Дубли, дубли. Солнце. Как на пляже. Очень милая обстановка на площадке. Хилькевич — самый не нервный, заботливый и культурно изъясняющийся режиссер из всех, работу которых мне приходилось наблюдать. Много гарных дивчин в шляпах и гетрах (балет) курсирует в разных направлениях. Но сердце отдано одной. Вот она сидит в антракте между дублями на впечатанном в траву стуле. Смотрит ни на кого. Вокруг нее вакуум, заполняемый только щелчками фотоаппаратов. Это то, что Пугачева так любит называть «публичным одиночеством». Не уверен, что она себя чувствует прекрасно, но ей очень идет. Не смею потревожить-с… Один робот Чернавский может неделикатно вломиться в Храм Уединенного Ожидания. Съемки занудны; дурацкий «Роби-Роби-Робинзон» навяз в ушах даже у меня, хотя я слушаю в основном свой «уокмен»; от массовки исходит дух камамбера. Тогда я еще не знал, чего ожидала всеми фибрами в эти минуты затишья Апла Пугачева. Она ожидала команды снова начать работу… Это однажды я привлек к себе излишнее внимание, мне стало заметно не по себе, что Пугачеву позабавило. «А, вам-то нравится быть в центре, чтобы все глазели и снимали», — проворчал я. «Нет, просто я привыкла.

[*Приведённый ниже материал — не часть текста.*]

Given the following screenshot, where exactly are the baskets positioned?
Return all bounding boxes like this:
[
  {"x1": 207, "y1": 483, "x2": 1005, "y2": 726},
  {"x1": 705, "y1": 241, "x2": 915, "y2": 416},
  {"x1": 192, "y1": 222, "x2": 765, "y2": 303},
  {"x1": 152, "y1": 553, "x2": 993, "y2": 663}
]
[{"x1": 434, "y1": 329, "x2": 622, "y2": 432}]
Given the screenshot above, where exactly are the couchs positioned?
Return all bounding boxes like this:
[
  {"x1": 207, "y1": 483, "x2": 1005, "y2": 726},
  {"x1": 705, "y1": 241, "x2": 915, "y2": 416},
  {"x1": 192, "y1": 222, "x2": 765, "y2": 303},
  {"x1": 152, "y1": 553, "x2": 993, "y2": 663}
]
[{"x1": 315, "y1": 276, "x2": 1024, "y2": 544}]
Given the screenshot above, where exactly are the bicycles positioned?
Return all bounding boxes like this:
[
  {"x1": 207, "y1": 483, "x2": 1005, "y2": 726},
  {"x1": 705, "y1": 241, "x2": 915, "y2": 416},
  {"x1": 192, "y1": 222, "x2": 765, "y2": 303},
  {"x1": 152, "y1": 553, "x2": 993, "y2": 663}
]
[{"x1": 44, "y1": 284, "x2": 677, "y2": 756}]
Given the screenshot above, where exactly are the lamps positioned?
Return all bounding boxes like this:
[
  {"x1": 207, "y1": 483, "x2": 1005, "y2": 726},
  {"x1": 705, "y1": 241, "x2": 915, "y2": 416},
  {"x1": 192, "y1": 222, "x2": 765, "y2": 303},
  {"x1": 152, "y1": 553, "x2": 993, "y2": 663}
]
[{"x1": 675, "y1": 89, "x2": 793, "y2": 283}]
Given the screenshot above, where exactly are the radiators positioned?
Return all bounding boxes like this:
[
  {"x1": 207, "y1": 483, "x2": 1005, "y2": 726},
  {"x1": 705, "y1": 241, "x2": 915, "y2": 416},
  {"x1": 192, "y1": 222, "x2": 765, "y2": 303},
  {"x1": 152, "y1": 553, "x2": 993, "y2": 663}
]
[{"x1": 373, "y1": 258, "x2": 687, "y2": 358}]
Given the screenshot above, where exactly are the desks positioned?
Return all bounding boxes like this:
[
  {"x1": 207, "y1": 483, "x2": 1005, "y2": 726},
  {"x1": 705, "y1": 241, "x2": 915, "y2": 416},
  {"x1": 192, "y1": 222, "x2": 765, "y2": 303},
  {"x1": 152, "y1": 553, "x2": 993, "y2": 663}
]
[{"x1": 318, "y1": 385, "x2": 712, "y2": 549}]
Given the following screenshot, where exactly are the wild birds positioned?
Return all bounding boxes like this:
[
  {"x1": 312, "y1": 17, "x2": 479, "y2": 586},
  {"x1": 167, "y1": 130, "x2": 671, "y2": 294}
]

Вообще не нравится. Я лучше буду работать, сколько угодно работать — только не влипать в эти ситуации. Публичного одиночества…»

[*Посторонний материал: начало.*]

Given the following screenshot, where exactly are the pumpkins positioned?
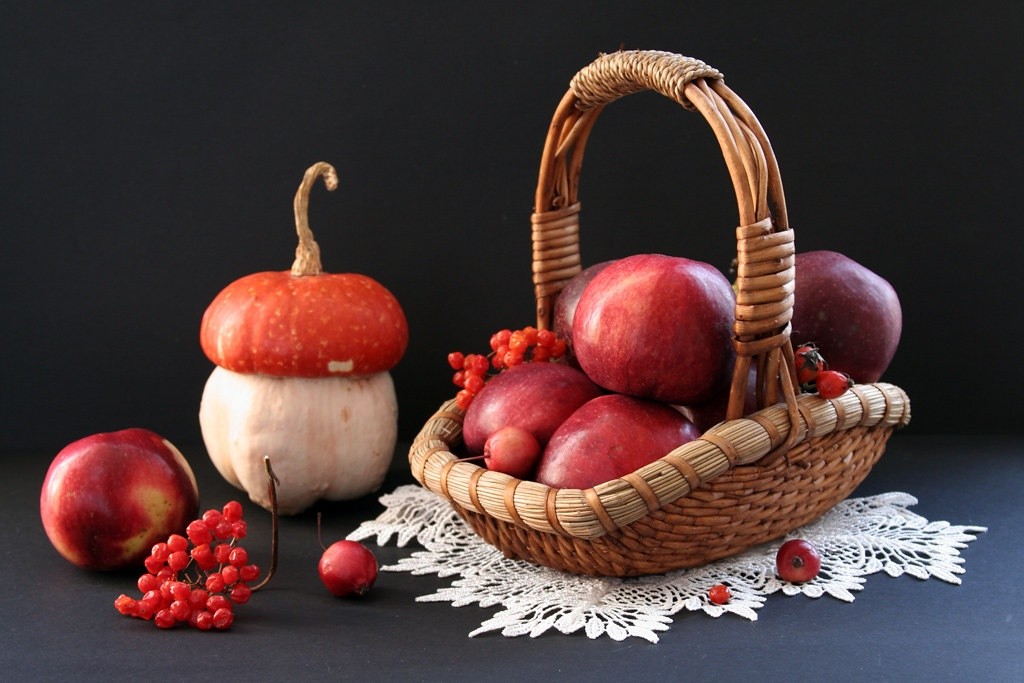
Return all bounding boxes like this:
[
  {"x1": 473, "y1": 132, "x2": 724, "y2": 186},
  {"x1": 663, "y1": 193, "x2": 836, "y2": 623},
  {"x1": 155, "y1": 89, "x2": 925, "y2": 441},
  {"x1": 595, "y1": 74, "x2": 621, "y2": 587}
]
[{"x1": 195, "y1": 161, "x2": 408, "y2": 386}]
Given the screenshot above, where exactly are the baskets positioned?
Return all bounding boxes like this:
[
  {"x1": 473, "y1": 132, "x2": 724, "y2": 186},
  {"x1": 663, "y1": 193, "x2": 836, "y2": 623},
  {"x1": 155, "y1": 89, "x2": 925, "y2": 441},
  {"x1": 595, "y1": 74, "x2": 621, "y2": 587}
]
[{"x1": 407, "y1": 50, "x2": 915, "y2": 582}]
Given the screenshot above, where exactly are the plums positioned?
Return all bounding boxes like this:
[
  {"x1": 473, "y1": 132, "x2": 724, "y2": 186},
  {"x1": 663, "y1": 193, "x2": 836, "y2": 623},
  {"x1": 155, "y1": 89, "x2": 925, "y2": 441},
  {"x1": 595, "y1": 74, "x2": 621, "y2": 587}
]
[{"x1": 40, "y1": 428, "x2": 201, "y2": 576}]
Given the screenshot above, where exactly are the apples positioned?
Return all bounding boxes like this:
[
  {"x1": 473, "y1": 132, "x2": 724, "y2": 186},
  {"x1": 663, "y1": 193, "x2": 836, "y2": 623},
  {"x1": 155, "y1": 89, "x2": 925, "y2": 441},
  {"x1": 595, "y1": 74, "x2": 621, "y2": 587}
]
[{"x1": 462, "y1": 247, "x2": 907, "y2": 491}]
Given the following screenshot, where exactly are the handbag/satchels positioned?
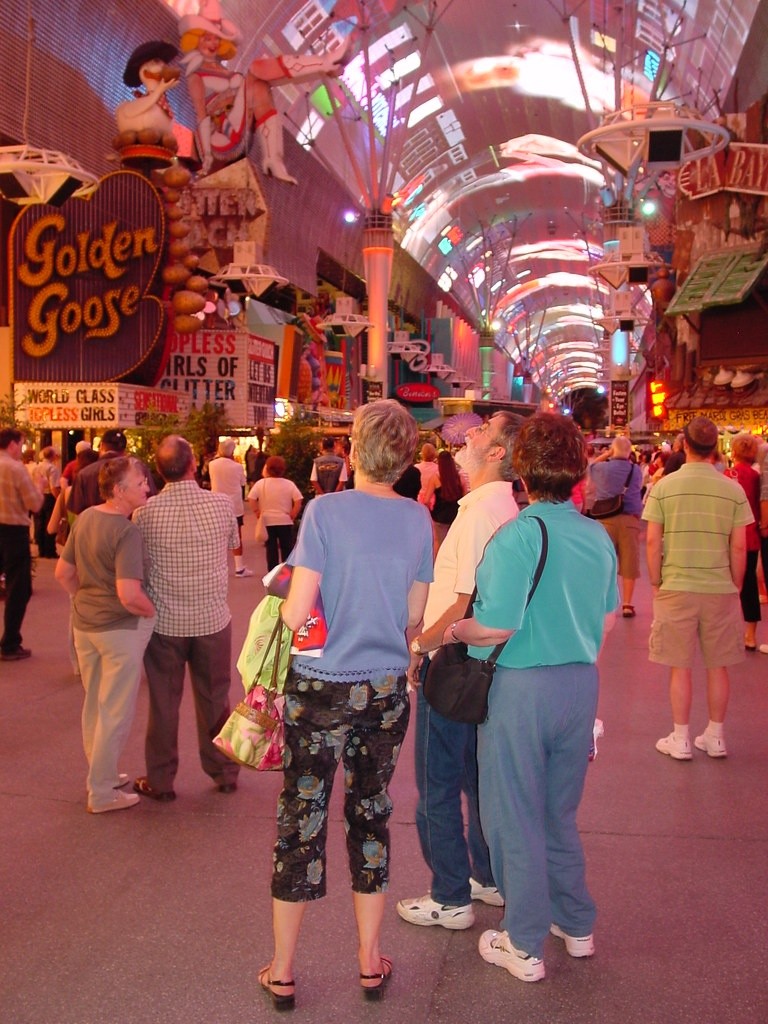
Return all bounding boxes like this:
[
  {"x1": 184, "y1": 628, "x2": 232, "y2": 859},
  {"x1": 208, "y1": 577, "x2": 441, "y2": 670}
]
[
  {"x1": 590, "y1": 494, "x2": 622, "y2": 520},
  {"x1": 423, "y1": 638, "x2": 494, "y2": 724},
  {"x1": 212, "y1": 618, "x2": 285, "y2": 772},
  {"x1": 55, "y1": 486, "x2": 72, "y2": 547},
  {"x1": 256, "y1": 516, "x2": 269, "y2": 544}
]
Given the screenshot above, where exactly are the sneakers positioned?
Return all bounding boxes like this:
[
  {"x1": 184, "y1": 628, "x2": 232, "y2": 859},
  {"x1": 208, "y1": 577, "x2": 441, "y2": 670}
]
[
  {"x1": 469, "y1": 877, "x2": 506, "y2": 906},
  {"x1": 397, "y1": 892, "x2": 476, "y2": 929},
  {"x1": 696, "y1": 730, "x2": 727, "y2": 757},
  {"x1": 551, "y1": 921, "x2": 596, "y2": 958},
  {"x1": 114, "y1": 772, "x2": 129, "y2": 789},
  {"x1": 656, "y1": 732, "x2": 693, "y2": 760},
  {"x1": 86, "y1": 788, "x2": 141, "y2": 813},
  {"x1": 478, "y1": 928, "x2": 545, "y2": 981}
]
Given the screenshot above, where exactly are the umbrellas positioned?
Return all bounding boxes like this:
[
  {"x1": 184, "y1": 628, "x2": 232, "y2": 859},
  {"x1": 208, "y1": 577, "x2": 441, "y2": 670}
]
[
  {"x1": 442, "y1": 413, "x2": 482, "y2": 444},
  {"x1": 587, "y1": 438, "x2": 614, "y2": 444}
]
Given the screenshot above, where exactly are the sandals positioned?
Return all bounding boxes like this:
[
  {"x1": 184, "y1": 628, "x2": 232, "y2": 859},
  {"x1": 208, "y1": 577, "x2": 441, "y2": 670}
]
[{"x1": 622, "y1": 604, "x2": 636, "y2": 618}]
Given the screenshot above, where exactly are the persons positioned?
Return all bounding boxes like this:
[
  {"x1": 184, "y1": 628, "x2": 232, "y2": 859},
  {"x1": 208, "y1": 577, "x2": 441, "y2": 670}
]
[
  {"x1": 178, "y1": 0, "x2": 350, "y2": 186},
  {"x1": 570, "y1": 416, "x2": 768, "y2": 759},
  {"x1": 0, "y1": 427, "x2": 247, "y2": 815},
  {"x1": 248, "y1": 400, "x2": 620, "y2": 1012}
]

Здесь я нечаянно отошел от жанра хроники… Итак, мы поехали обедать. Недалеко. Уставшие и голодные, все едят молча. Непривычно. Женя Болдин скаламбурил: «Обед молчания!» Тут начинает выступать растроганный Хилькевич. Он давний поклонник. Он сам бы побежал за автографом. Он слышал о ней столько ужасов. Что с ней невозможно работать. Что она груба, резка и обидчива. Все ложь, обман: она покладиста и восхитительна, и поднимем бокалы… (Пьет сок.) В ответной речи Пугачева сказала, что да, она может накричать, потому что сама привыкла работать и не терпит халтуры. Но она видит — Хилькевич тоже хорошо работает. А какие могут быть обиды среди людей, работающих с одинаковой отдачей? (Пьет из рюмки.) Финал: Пугачева в столовой на раздаче автографов.

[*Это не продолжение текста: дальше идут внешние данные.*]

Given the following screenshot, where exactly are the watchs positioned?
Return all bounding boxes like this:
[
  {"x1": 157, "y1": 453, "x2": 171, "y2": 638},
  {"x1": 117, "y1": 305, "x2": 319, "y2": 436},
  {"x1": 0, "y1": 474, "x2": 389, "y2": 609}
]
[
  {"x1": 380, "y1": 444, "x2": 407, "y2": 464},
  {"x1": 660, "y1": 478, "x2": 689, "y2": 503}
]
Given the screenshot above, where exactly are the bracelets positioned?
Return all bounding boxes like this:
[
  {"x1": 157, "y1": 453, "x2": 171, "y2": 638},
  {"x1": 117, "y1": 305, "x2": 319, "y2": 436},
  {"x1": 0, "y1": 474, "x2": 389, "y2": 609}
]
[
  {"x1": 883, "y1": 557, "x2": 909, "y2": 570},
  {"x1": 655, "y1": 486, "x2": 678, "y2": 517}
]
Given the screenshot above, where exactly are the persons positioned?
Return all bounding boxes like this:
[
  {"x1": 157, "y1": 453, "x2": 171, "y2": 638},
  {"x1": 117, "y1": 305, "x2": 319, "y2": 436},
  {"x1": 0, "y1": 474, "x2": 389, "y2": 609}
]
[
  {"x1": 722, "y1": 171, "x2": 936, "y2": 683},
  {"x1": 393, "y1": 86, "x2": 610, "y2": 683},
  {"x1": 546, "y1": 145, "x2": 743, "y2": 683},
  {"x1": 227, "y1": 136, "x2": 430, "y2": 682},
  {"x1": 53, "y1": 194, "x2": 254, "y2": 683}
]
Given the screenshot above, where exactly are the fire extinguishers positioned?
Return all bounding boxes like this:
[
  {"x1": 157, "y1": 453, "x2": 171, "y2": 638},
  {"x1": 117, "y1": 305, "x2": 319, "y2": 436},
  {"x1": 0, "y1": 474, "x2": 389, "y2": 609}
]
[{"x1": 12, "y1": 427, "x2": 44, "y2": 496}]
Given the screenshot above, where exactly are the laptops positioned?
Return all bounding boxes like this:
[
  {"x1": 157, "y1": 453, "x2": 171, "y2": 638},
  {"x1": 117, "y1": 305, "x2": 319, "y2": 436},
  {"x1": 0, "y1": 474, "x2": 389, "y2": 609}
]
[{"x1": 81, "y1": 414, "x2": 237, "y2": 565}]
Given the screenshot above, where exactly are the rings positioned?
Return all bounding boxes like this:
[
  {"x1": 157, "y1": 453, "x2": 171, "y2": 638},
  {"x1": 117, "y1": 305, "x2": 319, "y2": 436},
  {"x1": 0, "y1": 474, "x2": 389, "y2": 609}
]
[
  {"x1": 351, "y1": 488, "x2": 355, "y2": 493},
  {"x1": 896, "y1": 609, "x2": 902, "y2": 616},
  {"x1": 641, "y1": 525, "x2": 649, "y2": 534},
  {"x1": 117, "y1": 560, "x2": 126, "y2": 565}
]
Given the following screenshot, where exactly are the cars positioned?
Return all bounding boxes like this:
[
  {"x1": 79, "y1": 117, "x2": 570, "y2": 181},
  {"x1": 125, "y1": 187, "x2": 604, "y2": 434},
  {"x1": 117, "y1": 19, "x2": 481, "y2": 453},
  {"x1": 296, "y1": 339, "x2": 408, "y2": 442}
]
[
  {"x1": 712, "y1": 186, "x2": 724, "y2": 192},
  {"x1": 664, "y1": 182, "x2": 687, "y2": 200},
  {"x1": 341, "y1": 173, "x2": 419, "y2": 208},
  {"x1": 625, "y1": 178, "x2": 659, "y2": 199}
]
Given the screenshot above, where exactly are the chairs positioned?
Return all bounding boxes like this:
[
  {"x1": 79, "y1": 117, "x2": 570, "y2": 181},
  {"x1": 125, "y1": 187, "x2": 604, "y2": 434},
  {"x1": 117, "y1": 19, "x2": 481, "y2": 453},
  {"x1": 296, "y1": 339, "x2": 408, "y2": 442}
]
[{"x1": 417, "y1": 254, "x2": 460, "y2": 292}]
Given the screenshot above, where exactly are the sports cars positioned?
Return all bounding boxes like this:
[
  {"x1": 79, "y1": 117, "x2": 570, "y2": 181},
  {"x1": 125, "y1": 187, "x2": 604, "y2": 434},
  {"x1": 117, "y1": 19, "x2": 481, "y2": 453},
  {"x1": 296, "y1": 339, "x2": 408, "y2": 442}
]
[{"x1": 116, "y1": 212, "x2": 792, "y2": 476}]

Возвращаемся на закате. Должны быть съемки у интригующей телефонной будки. Кордебалет отпущен. Осветители возятся с аппаратурой, мы мнемся на вчерашнем песчаном пятачке. (Дети спят?) Плывут пароходы, не салютуют Пугачевой. (Знали бы они…) Она курит, Чернавский курит, мы разговариваем. Магнитофончик висит у меня на шее, ноя ничего не записываю. (Я предупрежу, когда нажму красную кнопку. Это будет послезавтра.) И ничего не стараюсь запомнить. Но что-то все равно запоминается. «Я всем нужна. Все спешат, спешат использовать меня. Так, сяк. И никто не хочет меня узнать. Нет времени, нет желания меня узнать. Никому не нужно меня понимать». Чернавский тверд к игре чувств. Ухмыляется и протягивает руку: «Давай познакомимся. Я — Юра». Я — другой. Вот, думаю, паразит, один из мириадов мужчин и женщин, несложно использую Аллу Пугачеву. Интервью, статеечки, сумма прописью… А постичь, сукин сын?! Сумерки… Я смотрю на обворожительную (это факт) и печальную (так мне сейчас кажется) Аллу Пугачеву, и мне при этом хочется ее понять. И ужасно хочется, чтобы она поняла, что мне ужасно хочется ее понять.